Actions to take.
a. Rewrite the paragraph of the Good Samaritan Society article that begins "Inclined to make a difference" in one shorter sentence, keeping its main facts.
b. From the Good Samaritan Society article, return the text verbatim from "Inclined to make" to "years in September.".

Extract provided.
*** Block opens ***
Providing unique services — it’s what Good Samaritan Society – Specialty Care in Robbinsdale, Minnesota, has been doing faithfully for decades.
“We’ve just always been a mix of all kinds of things. ‘Specialty’ kind of summed it up, that we’re specializing in whatever. I’d say love,” nursing supervisor Gwen Johnson, RN-BC, says.
Johnson is coming up on 42 years of loving residents, many in long-term care with Huntington’s disease.
“If you’re not going to care, you’re not going to last here long,” Johnson says. “People will say it’s like having Alzheimer’s, Parkinson’s and ALS all in one except they really don’t have dementia like they don’t forget things. They have cognitive decline.”
Inclined to make a difference, Johnson has been filling a need in the Huntington’s unit since 1996. Before that, she helped residents going through alcohol and drug treatment.
“Who’s going to take care of Huntington’s? They fall. They have behaviors. (Others say) yeah, we can’t manage that. Well, we can. A lot of times it’s about getting to know somebody and who they are. Is that Huntington’s or? Don’t worry about the disease all the time. Take care of the person,” Johnson says.
Workers are ‘a second family’
Helping cook up that personalized care is a lot of experience.
“I tell people I started at five years old so they can’t guess my age,” cook Barbara Rasmussen says.
Rasmussen is celebrating 47 years with the Society in October.
“We all get along. It’s like a second family,” Rasmussen says.
Cheryl Arthur, a fellow cook, is scooping up 42 years in September.
“My grandmother had a restaurant. When you’re a teenager, you don’t really want to work for your grandmother, but I guess I was kind of forced to be there to help my grandma,” Arthur says.
From Grandma’s downtown Minneapolis diner to this kitchen, Arthur, and five of her teammates in Robbinsdale, started young and never left.
“Taking care of the residents is pretty important. Some of them have families, some don’t,” Arthur says. “I think they enjoy helping people and they enjoy doing something for someone. Making someone’s life better.”
‘All worked together’ through COVID
On the job for just a few months, their administrator Kali Blaeser knows she’s in good hands.
“I think it’s a true testament to not only this building but the Good Samaritan Society and how well they take care of their employees that we have people that have worked here for so long,” Blaeser says.
Or even, good paws.
*** Block closes ***
Entries provided.
*** Block opens ***
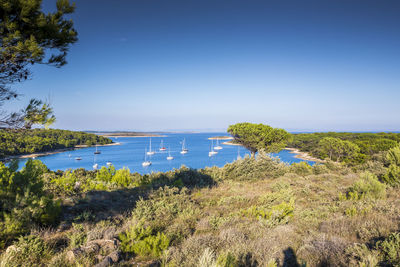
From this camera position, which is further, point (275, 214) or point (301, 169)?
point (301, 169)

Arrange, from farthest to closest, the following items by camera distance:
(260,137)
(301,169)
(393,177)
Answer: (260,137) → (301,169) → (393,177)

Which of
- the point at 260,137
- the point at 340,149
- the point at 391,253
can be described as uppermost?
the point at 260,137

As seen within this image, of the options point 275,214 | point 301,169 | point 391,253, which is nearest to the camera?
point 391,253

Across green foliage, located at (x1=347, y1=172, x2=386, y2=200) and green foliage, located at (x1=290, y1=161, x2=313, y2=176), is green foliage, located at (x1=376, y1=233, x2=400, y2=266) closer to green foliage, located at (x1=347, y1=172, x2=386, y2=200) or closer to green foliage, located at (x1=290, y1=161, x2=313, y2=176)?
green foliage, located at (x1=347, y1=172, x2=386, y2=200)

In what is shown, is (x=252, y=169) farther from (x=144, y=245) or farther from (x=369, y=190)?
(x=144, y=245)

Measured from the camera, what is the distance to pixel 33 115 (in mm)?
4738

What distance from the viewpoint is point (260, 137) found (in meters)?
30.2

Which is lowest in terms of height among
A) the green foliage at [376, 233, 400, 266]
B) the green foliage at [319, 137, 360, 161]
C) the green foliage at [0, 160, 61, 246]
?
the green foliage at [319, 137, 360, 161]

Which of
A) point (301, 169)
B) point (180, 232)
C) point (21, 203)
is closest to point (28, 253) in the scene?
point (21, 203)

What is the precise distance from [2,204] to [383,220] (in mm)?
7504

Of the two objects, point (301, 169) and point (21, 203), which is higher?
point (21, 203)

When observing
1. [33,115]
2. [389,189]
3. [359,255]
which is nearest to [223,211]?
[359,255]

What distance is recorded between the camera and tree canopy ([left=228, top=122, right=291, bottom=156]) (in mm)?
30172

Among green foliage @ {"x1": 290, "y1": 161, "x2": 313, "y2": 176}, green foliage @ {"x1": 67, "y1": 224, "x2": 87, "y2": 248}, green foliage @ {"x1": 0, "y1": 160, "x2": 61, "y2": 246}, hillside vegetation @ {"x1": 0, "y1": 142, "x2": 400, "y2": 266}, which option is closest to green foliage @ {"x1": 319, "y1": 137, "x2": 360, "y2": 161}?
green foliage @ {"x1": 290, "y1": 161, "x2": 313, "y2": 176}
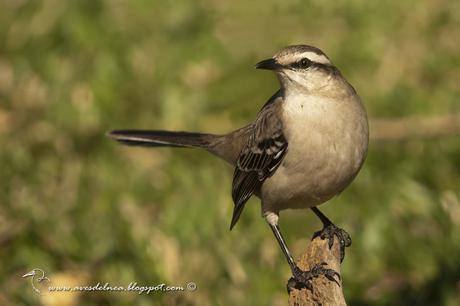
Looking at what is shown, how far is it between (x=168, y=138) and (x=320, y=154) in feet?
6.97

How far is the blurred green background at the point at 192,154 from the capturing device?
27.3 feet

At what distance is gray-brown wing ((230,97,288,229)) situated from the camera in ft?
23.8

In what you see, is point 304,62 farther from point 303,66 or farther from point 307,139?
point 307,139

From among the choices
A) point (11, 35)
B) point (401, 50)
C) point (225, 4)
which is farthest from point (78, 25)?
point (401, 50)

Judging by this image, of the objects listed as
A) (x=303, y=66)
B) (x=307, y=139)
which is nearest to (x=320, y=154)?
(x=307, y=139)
*** Block closes ***
*** Block opens ***
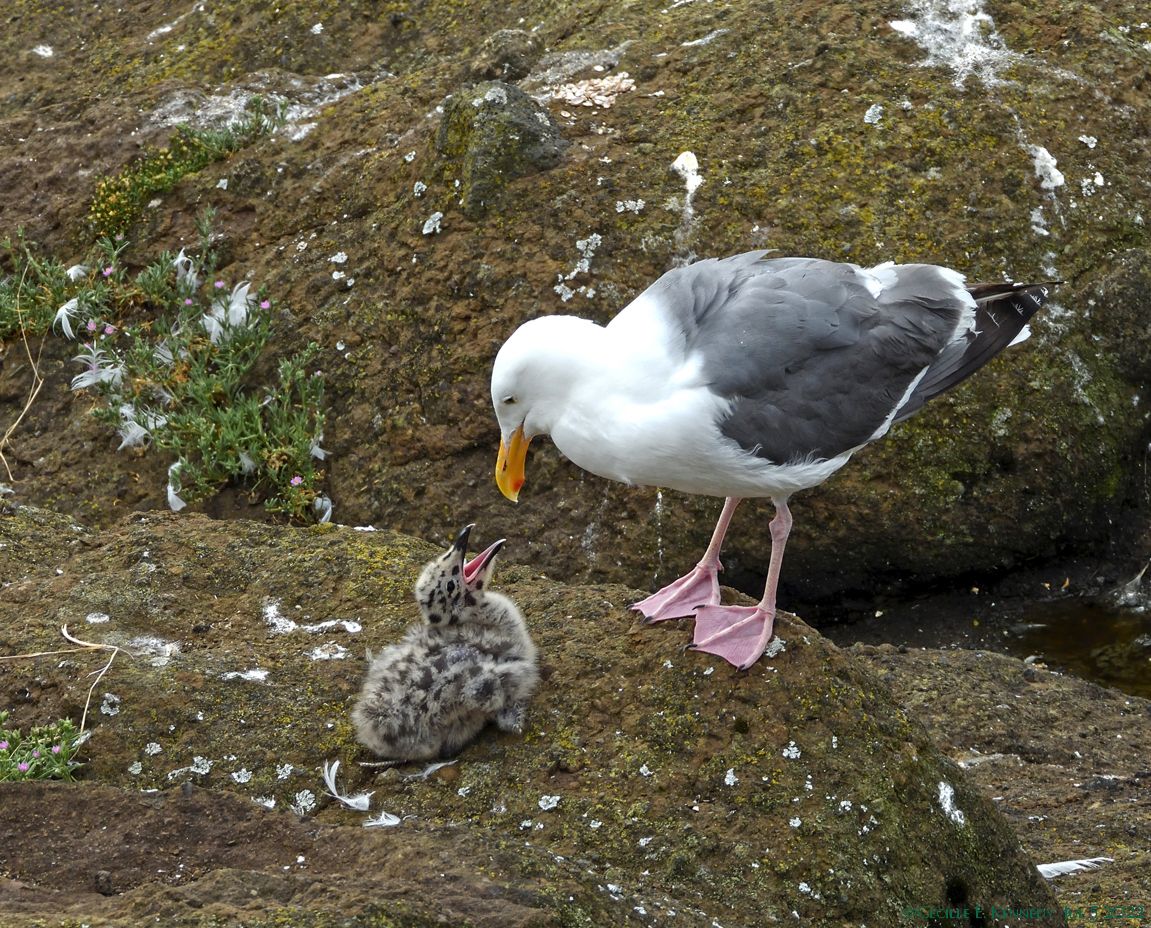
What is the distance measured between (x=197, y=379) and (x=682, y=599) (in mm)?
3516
*** Block closes ***
Responses by item number.
a. Johnson has worked in the Huntington's unit since 1996, after earlier helping residents in alcohol and drug treatment.

b.
Inclined to make a difference, Johnson has been filling a need in the Huntington’s unit since 1996. Before that, she helped residents going through alcohol and drug treatment.
“Who’s going to take care of Huntington’s? They fall. They have behaviors. (Others say) yeah, we can’t manage that. Well, we can. A lot of times it’s about getting to know somebody and who they are. Is that Huntington’s or? Don’t worry about the disease all the time. Take care of the person,” Johnson says.
Workers are ‘a second family’
Helping cook up that personalized care is a lot of experience.
“I tell people I started at five years old so they can’t guess my age,” cook Barbara Rasmussen says.
Rasmussen is celebrating 47 years with the Society in October.
“We all get along. It’s like a second family,” Rasmussen says.
Cheryl Arthur, a fellow cook, is scooping up 42 years in September.